Bonz ... this table shows how different oil viscosity changes the shearing heat (the frictional power loss) and the MOFT in journal bearings at two different RPM. Thicker oil has more shear heat generation but generates more MOFT, and RPM is a huge factor too. Going from 2500 to 7500 RPM generates about 9-10 times more shearing heat in the journal bearings. Oil will heat up way faster (and run hotter) at higher RPM than at idle or lower RPM, regardless of the viscosity.

View attachment 67081
Yes, I had seen the chart last time when it was posted. Very good information. Makes sense why my engine gets warmer quicker with 20w50.


my question describes the opposite: the engine runs cooler on xxw-50 compared to xxw-40.

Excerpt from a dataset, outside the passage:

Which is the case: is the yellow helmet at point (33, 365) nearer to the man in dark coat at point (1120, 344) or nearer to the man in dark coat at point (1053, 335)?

also in slow traffic, the temperature rise is slower with the 50.

any reason behind this?
Yes, I saw that. First part of my post shares why it would use less oil with the heavier weight, which is what I understood you to be saying. Then with respect to the post above, sharing my experience (opposite of yours) with a heavier weight oil with respect temperature. I cannot offer an explanation as it is contrary to what I understand to be the case from others and my experience.
 
my question describes the opposite: the engine runs cooler on xxw-50 compared to xxw-40.

also in slow traffic, the temperature rise is slower with the 50.

any reason behind this?
Maybe the xxW-50 sheared down thinner than what the xxW-40 was.